Update the entries below so that "round mirror" becomes "side mirror", keeping everything else the same. Leave the pictures out of your answer.

* Dataset extract

........

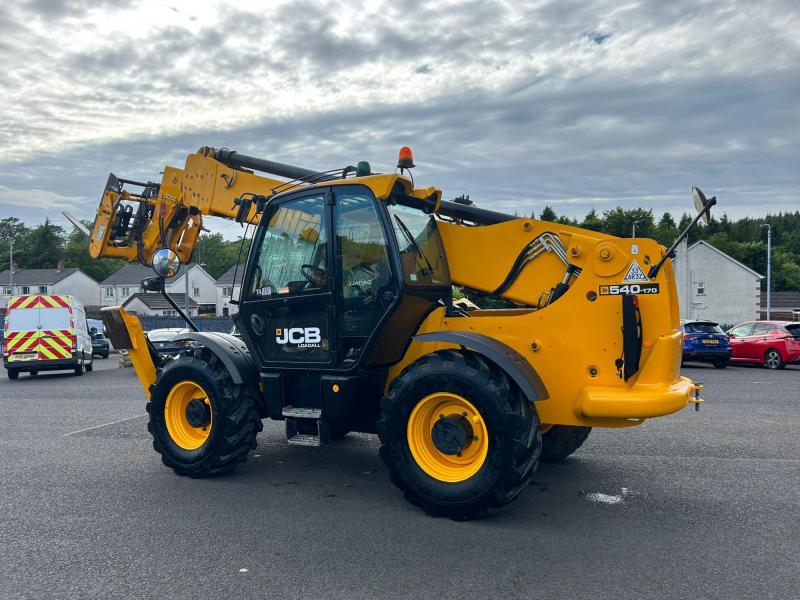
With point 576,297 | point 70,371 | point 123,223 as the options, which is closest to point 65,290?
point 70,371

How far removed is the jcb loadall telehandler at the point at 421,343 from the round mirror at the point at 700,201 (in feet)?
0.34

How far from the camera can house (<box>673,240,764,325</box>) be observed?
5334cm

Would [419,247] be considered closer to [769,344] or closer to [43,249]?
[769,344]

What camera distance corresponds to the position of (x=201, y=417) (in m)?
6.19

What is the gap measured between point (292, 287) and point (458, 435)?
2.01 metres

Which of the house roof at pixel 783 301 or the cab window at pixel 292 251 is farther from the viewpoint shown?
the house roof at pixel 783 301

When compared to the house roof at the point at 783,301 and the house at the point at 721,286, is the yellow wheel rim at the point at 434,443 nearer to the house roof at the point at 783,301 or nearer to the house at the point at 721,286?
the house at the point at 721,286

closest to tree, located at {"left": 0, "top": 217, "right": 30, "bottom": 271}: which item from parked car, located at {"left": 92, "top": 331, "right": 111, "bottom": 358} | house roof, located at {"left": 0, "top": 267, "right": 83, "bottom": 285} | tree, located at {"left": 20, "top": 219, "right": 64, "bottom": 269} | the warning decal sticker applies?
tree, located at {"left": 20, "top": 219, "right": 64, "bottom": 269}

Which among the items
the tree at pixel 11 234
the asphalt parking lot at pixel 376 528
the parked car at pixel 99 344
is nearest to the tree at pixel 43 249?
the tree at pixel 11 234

........

* Correct result
With point 576,297 | point 70,371 | point 123,223 as the options, which is closest to point 65,290?
point 70,371

How far removed is the jcb loadall telehandler at the point at 421,343 from the side mirror at the point at 700,201 (in feet)?
0.34

How far from the camera can house (<box>673,240,764,325</box>) be observed?
5334cm

Would [419,247] be considered closer to [769,344] or closer to [43,249]?
[769,344]

What camera distance corresponds to the position of (x=201, y=417) (in m)?
6.19

What is the gap measured between point (292, 287) and point (458, 435)?
2.01 metres

Which of the house roof at pixel 783 301 or the cab window at pixel 292 251 is farther from the viewpoint shown?
the house roof at pixel 783 301

When compared to the house roof at the point at 783,301 and the house at the point at 721,286, is the yellow wheel rim at the point at 434,443 nearer to the house roof at the point at 783,301 or nearer to the house at the point at 721,286?
the house at the point at 721,286

closest to tree, located at {"left": 0, "top": 217, "right": 30, "bottom": 271}: which item from parked car, located at {"left": 92, "top": 331, "right": 111, "bottom": 358} | house roof, located at {"left": 0, "top": 267, "right": 83, "bottom": 285} | tree, located at {"left": 20, "top": 219, "right": 64, "bottom": 269} | the warning decal sticker applies?
tree, located at {"left": 20, "top": 219, "right": 64, "bottom": 269}

Which among the items
the tree at pixel 11 234
the asphalt parking lot at pixel 376 528
the parked car at pixel 99 344
is nearest to the tree at pixel 43 249?
the tree at pixel 11 234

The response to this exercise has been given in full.